Oh yikes! I sure wish they would have started the prednisone back on the 6th when you posted this! Could have been a week on it already. It sometimes takes up to a week for the pred to start increasing those platelets. It sure sounds like Thrombocytopenia, however I know when it strikes they usually treat for a tick borne disease also, they did with my pup too. I am confused as to why they are stumped when it sounds so much like Thrombocytopenia, why are they not thinking it is? Just curious, cause prednisone is the first thing to try with IMT and like I said, it doesn't work overnight, although it should stop it from dropping lower. At least he is getting large dose too, my pup only got 7.5mg twice a day to start with but she was under 20lbs and only 4months old. With that low of platelets are you seeing bruising? I know they can just spontaneously bleed with really low platelets. Prayers your dog get better......


----------



## 5 s corral (Dec 31, 2007)

sending lots of prayers


----------



## Damon'sMom (Aug 2, 2011)

Sending prayers and good vibes your way. I hope all ends well for you and Ambrosius.:grouphug:


----------



## reynosa_k9's (Dec 14, 2007)

Just another quick update here:



Ambrosius is having blood work done again this afternoon. I think he is beginning to improve a bit though.

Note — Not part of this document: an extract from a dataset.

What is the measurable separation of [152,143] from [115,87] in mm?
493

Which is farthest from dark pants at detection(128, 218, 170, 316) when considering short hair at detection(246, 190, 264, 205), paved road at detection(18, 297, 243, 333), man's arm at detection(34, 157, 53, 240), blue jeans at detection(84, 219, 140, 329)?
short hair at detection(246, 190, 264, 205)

I was able to get him to eat 1lb ground turkey and 1 1/2lbs chicken hearts last night. I also syringe fed him another can of that high-cal liquid he's on with a couple eggs thrown in, a few ozs of beef liver and even a banana all tossed in the blender. 

It's not much for a growing boy his size but it was more than he has eaten in all the days added together in nearly a week.



I think I forgot to mention his bright blue eyes aren't even blue anymore. The iris has turned a dirty brown/yellow and clouded over. The whites are still white though. Anyway, his eyes looked a bit more clear today. Still not back to blue but not as dirty looking as before.

I am truly grateful for all your kind words and virtual hugs. After that remark from my supervisor your words are all the more special to me. Thank you.

dogsrule, IMT is not considered because he has absolutely NONE of the symptoms of it other than low platelets. We really do think it's a new strain of ehrlichia. 

Also, other than now, Ambrosius has never had any medications or vaccinations. Before anyone says anything about that please note that when he first came to us he was a confiscated neglect/abuse case that had been exposed to parvo (the other dog in the yard had already died from the parvo). He was 8-10wks. He couldn't be vaccinated then due to possibly being sick. Later when we knew he would be OK he was hanging out with the litter Galahad came from and they were all getting their shots. Ambrosius was exposed to the shed viruses from those and other dogs being vaxed at the ranch. 
GD's do have so many health issues and after losing Yeti so young to lymphoma and leukemia I have tried to keep it all as organic/homeopathic/natural, etc. for Ambrosius. But, as long as idiot BYB's indiscriminately breed without any health testing dogs will still have serious health issues.


----------



## Abbylynn (Jul 7, 2011)

reynosa_k9's said:


> Just another quick update here:
> 
> 
> 
> ...


So glad there is some improvement ..... still sending good thoughts and many prayers your way. I understand the vaccination issue. I have my own thoughts on that as well with my own dogs due to Leeo. I have changed my vaccination schedules as well ............. going more holistic this year.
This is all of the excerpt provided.